REQUIRED WORK | Begin at the top of the records and copy each line exactly. The line containing "WOMAN ASHBY SUEDE OVER-THE-KNEE BOOTS BLACK" is the last one to include.

Records from a collection:
------------------------------------
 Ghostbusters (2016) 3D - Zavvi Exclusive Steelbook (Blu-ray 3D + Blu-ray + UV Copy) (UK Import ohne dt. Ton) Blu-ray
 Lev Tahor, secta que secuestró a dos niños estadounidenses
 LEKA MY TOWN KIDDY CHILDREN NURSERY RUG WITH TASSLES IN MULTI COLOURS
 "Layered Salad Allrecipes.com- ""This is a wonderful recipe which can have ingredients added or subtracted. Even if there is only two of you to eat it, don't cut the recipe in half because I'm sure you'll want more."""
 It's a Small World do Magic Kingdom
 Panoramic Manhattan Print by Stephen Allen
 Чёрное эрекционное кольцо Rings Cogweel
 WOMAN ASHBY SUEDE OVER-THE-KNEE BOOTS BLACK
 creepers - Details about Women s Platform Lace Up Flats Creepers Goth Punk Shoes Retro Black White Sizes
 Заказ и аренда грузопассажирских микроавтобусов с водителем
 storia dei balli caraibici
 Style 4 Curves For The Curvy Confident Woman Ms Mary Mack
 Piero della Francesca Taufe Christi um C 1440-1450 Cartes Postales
------------------------------------
ANSWER SPACE |
 Ghostbusters (2016) 3D - Zavvi Exclusive Steelbook (Blu-ray 3D + Blu-ray + UV Copy) (UK Import ohne dt. Ton) Blu-ray
 Lev Tahor, secta que secuestró a dos niños estadounidenses
 LEKA MY TOWN KIDDY CHILDREN NURSERY RUG WITH TASSLES IN MULTI COLOURS
 "Layered Salad Allrecipes.com- ""This is a wonderful recipe which can have ingredients added or subtracted. Even if there is only two of you to eat it, don't cut the recipe in half because I'm sure you'll want more."""
 It's a Small World do Magic Kingdom
 Panoramic Manhattan Print by Stephen Allen
 Чёрное эрекционное кольцо Rings Cogweel
 WOMAN ASHBY SUEDE OVER-THE-KNEE BOOTS BLACK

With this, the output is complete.